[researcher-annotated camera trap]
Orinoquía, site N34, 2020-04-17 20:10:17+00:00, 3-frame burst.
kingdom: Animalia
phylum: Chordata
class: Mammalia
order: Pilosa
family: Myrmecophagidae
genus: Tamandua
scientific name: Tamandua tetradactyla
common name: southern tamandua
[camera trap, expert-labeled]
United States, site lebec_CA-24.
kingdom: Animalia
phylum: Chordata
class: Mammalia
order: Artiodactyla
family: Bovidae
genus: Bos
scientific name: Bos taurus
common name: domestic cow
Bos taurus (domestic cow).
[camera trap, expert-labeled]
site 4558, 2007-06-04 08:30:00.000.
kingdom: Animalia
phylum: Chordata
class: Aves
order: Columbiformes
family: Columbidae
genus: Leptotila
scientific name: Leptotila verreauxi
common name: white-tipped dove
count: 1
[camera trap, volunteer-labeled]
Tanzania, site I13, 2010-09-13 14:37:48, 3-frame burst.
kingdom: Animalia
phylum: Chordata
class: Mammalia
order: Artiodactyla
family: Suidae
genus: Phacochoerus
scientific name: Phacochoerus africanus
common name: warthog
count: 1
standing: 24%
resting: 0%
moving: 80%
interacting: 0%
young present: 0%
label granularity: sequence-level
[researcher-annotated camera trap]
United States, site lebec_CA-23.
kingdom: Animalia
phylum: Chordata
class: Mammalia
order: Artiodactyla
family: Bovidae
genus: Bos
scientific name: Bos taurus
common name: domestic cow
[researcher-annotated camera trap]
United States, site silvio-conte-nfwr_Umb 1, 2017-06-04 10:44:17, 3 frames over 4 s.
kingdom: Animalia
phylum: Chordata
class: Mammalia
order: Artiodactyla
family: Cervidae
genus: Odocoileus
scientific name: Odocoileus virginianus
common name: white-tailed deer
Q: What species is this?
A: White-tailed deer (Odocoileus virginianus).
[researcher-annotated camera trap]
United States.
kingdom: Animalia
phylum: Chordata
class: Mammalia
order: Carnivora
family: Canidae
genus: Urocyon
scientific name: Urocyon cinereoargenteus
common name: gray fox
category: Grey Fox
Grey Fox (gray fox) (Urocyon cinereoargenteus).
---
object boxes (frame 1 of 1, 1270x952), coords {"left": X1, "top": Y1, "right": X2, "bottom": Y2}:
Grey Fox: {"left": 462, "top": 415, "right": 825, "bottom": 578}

■ Exercise prompt: Find the word "scientific" in the records, and report each line that has it.

■ Response area:
scientific name: Tamandua tetradactyla
scientific name: Bos taurus
scientific name: Leptotila verreauxi
scientific name: Phacochoerus africanus
scientific name: Bos taurus
scientific name: Odocoileus virginianus
scientific name: Urocyon cinereoargenteus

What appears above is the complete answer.